In a method according to the invention, the mixing of the second solution containing the non-viral gene delivery system and the third solution containing the genetic material to be transfected (step (c)) can be effected by pipetting. For each cell to be transfected, an amount of genetic material to be transfected of from 0.1 picogram/cell to 300 picogram/cell, preferably from 0.2 to 50 picogram/cell, especially from 1 to 10 picogram/cell, genetic material to be transfected can be used. The amount of the non-viral gene delivery system is governed by the amount of genetic material. In the case where the non-viral gene delivery system is electrostatically bound to the genetic material, the amount is defined by the charge ratio (+/−) between the gene delivery system and the genetic material. The charge ratio (+/−) gene delivery system:genetic material can be from 0.1:1 to 100:1, preferably from 1:1 to 20:1, especially from 4:1 to 10:1. In the case of non-electrostatic binding, the amount of the non-viral gene delivery system is defined by way of the stoichiometric ratio with respect to the genetic material. The stoichiometric ratio non-viral gene delivery system:genetic material can be from 0.1:1 to 1000:1, preferably 1:1.

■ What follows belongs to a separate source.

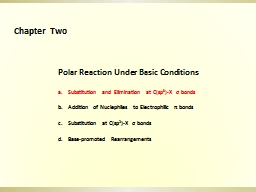 Polar Reaction Under Basic Conditions PowerPoint PPT Presentation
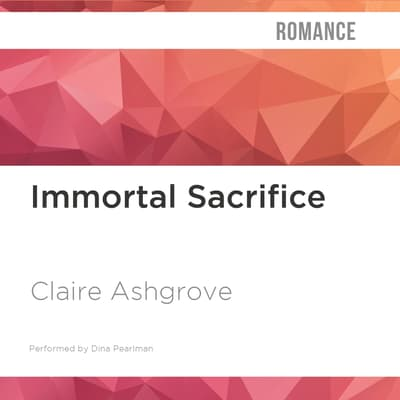 Immortal Sacrifice by Claire Ashgrove audiobook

The mixture of the second solution containing the non-viral gene delivery system and the third solution containing the genetic material to be transfected can be incubated for a period of from 1 min to 30 min, preferably from 10 to 15 min.
Preferably, in the method according to the invention a non-viral gene delivery system can be used which comprises a cationic lipid, especially a cationic lipid according to formula (I) mentioned above.
According to the invention, after 24 hours steps (a) to (e) can be repeated in order to transfect the cells with genetic material a further time. Preferably, prior to a second or further transfection the additive-containing culture medium in which the cells to be transfected are located should be replaced by fresh culture medium.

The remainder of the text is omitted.